■ **SET PROBLEM 1**: According to the text on fatherhood, what has the difficult economy reduced?
■ **SET PROBLEM 2**: Resize the answers in the rows from the row containing "How far from" through the last row, both included. Repeat those rows with their requests unchanged, multiplying every number in the answers (distances and coordinates) by 1.9 and rounding to the same number of decimals, with halves rounded up.

■ **TEXT PROVIDED**:
━━━━━━━━━━━━━━━━
It’s hard being a father today. The difficult economy has reduced many men’s ability to provide for their families. Dad’s who have often measured their self worth through their financial success are now grappling with the fear of unemployment or reduced paychecks. Families are struggling. Many fathers are feeling down and unsure about the future.

It’s time for us to reexamine a father’s role in the family. What is the definition of being a father?

Is his self worth simply based upon his financial income and type of car that he drives? Or is he here to provide more, to endow his children with both a spiritual and emotional income?

Is it his role to be a physical protector and tangible presence in their lives, or is it possible for him to live his life with an even greater purpose? Is there a way that he, as a father, can build his children’s essence through teaching them how to deal with moments of success, good fortune, anger, worry, disappointments, and life’s many searing challenges?

Dad’s who have measured their self worth through their financial success are grappling with fear of unemployment or reduced paychecks.
━━━━━━━━━━━━━━━━
[A block of data]
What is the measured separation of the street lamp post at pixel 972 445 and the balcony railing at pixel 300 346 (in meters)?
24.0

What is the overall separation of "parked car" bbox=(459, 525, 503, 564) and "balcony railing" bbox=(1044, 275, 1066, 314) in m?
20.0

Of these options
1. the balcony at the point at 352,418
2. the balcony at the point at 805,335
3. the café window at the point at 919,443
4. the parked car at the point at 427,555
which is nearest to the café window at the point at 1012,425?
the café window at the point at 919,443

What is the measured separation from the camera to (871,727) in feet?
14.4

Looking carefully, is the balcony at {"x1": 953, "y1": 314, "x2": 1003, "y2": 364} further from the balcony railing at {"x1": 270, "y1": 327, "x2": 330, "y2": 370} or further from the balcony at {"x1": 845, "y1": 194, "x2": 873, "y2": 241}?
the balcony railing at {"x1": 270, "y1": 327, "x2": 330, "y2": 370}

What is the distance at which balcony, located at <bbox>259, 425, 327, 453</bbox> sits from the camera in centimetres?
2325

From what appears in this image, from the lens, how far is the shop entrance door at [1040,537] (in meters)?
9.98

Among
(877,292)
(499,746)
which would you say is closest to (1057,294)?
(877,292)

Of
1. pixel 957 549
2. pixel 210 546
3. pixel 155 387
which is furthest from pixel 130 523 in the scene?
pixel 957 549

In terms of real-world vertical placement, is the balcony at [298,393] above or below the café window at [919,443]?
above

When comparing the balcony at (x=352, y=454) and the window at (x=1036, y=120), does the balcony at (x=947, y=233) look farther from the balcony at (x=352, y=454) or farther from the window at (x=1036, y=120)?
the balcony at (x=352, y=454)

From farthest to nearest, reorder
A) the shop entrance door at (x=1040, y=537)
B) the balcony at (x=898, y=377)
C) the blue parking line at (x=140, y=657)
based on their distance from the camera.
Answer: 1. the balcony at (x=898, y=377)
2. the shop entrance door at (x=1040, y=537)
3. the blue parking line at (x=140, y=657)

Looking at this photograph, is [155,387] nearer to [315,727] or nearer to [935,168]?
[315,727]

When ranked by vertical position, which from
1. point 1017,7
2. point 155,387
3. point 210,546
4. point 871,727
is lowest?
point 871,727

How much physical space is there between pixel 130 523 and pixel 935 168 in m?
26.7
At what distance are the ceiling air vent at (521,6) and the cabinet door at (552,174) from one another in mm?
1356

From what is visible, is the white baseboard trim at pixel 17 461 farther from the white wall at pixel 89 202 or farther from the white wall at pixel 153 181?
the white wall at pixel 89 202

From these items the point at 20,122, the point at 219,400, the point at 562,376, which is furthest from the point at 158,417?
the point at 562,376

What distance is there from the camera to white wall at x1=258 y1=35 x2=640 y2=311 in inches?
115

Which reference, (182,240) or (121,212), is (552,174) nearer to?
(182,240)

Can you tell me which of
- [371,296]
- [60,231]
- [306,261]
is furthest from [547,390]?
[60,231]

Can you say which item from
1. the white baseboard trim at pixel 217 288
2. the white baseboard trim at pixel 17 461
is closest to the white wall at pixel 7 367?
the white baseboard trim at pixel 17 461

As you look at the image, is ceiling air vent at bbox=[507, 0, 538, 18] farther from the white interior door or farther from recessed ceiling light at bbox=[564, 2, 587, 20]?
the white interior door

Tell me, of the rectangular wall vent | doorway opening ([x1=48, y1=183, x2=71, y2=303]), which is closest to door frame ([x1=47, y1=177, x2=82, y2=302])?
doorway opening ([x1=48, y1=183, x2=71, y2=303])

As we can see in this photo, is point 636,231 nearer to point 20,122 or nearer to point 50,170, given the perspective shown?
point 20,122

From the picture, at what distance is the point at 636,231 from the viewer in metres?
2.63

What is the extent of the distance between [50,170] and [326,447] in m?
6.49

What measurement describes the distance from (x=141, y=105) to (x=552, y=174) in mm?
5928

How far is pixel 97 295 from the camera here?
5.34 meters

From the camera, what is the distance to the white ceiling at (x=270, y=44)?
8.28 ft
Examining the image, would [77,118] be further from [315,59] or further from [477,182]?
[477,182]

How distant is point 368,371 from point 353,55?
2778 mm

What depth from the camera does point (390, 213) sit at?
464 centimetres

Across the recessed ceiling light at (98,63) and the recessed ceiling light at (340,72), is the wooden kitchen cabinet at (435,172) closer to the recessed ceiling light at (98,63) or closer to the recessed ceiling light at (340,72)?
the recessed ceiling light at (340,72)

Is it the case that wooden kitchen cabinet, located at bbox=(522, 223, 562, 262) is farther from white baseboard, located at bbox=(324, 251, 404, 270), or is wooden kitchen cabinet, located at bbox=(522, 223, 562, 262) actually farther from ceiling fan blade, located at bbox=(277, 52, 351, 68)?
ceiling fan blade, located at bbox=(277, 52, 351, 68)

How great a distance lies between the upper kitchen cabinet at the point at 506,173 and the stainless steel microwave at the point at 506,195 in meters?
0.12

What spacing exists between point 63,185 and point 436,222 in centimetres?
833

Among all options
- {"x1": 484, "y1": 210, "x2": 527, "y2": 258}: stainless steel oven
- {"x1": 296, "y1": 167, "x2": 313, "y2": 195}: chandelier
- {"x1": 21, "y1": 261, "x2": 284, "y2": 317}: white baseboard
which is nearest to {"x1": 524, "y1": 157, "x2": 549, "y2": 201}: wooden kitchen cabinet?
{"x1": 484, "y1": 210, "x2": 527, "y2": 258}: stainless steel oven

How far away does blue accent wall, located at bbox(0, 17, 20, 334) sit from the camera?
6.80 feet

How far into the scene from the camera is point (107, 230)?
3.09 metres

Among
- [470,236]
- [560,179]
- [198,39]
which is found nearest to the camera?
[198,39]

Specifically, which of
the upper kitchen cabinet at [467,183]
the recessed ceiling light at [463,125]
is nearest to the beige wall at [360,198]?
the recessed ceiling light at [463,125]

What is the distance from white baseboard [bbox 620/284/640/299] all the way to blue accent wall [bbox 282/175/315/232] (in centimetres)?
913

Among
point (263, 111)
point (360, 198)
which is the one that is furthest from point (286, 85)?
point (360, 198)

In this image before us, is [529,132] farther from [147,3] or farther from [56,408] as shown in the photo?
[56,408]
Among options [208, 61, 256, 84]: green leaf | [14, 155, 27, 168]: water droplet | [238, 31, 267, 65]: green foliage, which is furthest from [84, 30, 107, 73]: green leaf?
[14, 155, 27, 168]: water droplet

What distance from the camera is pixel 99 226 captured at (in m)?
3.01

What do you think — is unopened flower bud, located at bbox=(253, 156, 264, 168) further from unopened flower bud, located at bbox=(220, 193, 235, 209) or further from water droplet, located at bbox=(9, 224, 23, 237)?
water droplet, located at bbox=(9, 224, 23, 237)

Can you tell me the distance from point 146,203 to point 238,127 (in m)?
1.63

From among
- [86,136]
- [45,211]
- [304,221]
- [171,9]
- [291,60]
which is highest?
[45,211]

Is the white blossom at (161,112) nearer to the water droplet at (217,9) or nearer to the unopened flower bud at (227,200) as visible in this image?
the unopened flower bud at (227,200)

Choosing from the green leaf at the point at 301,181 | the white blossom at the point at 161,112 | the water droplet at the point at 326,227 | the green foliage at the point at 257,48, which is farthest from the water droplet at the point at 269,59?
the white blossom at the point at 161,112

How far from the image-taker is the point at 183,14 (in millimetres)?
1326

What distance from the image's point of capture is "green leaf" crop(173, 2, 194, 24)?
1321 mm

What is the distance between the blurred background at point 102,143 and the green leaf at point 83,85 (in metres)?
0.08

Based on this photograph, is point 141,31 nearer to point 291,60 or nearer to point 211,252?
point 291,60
━━━━━━━━━━━━━━━━
■ **WRITTEN REPLY 1**: Many men's ability to provide for their families.

■ **WRITTEN REPLY 2**:
How far from the image-taker is the point at 183,14 (in millimetres)?
2519

What distance from the image's point of capture is "green leaf" crop(173, 2, 194, 24)?
2510 mm

What is the distance between the blurred background at point 102,143 and the green leaf at point 83,85 (in metres)?
0.15

Based on this photograph, is point 141,31 nearer to point 291,60 or nearer to point 211,252?
point 553,114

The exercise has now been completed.